Editorial

Wer Whistleblower nicht schützt, schadet der Wissenschaft

Von Stephan Rixen, Bayreuth


Essays

(03.07.2018) Der Sprecher des von der Deutschen Forschungsgemeinschaft (DFG) eingesetzten Gremiums „Ombudsman für die Wissenschaft“ fordert einen angstfreien Umgang mit dem Thema „Whistleblowing“.

Das Thema „Whistleblower in der Wissenschaft“ ruft, je nachdem, mit wem man spricht, ambivalente Reaktionen hervor. Der vertrauliche oder gar anonyme Hinweis auf mögliches wissenschaftliches Fehlverhalten führt – so befürchten die einen – in den Abgrund von übler Nachrede und Verleumdung, aus dem die beschuldigte Person selbst dann nicht mehr herauskomme, wenn an den Vorwürfen nichts dran sei. Für andere ist Whistleblowing das Allheilmittel gegen einen vermeintlich systemisch gestörten Wissenschaftsbetrieb, dem der Wille zu ernsthafter Selbstregulierung fehle. Für die Letzteren sind Whistleblower die letzten Ritter der wissenschaftlichen Redlichkeit. Für die Ersteren sind sie Desperados destruktiver Denunziationssucht.

Das klingt zugespitzt, aber wer mit Verantwortlichen auf der Leitungsebene in Universitäten oder außeruniversitären Forschungseinrichtungen spricht, dem können durchaus eher skeptische Einschätzungen über den Nutzen des Whistleblowing begegnen. Das ist nicht ganz unverständlich, denn aus der Sicht der Verantwortlichen einer Universität oder einer anderen Forschungseinrichtung ist Whistleblowing in erster Linie ein Thema des Krisenmanagements. Weil es bei den Vorwürfen in aller Regel nicht um Peanuts geht, landet die betroffene Institution im akuten Alarmzustand: Die Rechtsaufsicht im zuständigen Wissenschaftsministerium stellt Fragen; alle möglichen Räte und Beiräte sind (auch um den eigenen Ruf) besorgt; die Gruppendynamik in Arbeitsgruppen, Fachbereichen, akademischen Senaten und Studierendenvertretungen kommt in Fahrt – und in den Medien äußern sich wahre und bislang unbekannte Experten, die natürlich immer schon wussten, dass etwas faul ist und harte Konsequenzen fordern.
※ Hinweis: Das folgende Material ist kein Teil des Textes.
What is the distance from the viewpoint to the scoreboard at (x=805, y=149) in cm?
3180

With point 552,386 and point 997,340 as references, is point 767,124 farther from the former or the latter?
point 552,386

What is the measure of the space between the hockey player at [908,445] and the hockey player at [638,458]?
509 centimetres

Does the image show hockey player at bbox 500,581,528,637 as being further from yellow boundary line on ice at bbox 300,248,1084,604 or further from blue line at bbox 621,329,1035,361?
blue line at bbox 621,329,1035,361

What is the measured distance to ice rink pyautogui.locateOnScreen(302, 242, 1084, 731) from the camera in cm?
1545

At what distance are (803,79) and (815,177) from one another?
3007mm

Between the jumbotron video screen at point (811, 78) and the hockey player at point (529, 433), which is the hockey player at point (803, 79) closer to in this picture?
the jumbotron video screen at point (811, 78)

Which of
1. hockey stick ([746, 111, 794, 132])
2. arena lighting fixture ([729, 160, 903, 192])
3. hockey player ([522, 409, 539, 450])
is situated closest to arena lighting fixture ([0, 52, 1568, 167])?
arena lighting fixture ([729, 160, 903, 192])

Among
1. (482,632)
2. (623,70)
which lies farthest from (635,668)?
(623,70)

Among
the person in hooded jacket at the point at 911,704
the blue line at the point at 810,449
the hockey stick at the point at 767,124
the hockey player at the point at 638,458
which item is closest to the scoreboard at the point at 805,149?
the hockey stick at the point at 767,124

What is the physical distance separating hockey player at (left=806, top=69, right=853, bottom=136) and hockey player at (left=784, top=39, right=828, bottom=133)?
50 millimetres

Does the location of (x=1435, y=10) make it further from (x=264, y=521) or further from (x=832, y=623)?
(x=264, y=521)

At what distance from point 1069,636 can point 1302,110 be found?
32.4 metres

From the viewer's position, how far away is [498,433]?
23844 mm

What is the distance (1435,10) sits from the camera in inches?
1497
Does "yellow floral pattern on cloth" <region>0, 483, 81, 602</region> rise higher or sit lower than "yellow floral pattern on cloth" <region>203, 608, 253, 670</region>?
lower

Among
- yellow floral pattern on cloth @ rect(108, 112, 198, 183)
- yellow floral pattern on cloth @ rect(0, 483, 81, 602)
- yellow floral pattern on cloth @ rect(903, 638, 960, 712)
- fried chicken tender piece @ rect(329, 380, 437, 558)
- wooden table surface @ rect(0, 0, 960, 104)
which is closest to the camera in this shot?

Ist die Krise dann irgendwann und irgendwie bewältigt und hat man die mediale Beobachtung halbwegs überlebt, schlägt die Stunde der Ankündigungen, alles besser und anders zu machen. Sie werden dann mehr oder weniger beherzigt beziehungsweise konsequent umgesetzt.

Leider wird jedoch die Frage, wieso die Krise gerade durch einen Whistleblower ausgelöst worden ist, meistens nicht gestellt. Die naheliegende Frage müsste doch sein: Wieso ist uns das Problem nicht ohne Whistleblower aufgefallen?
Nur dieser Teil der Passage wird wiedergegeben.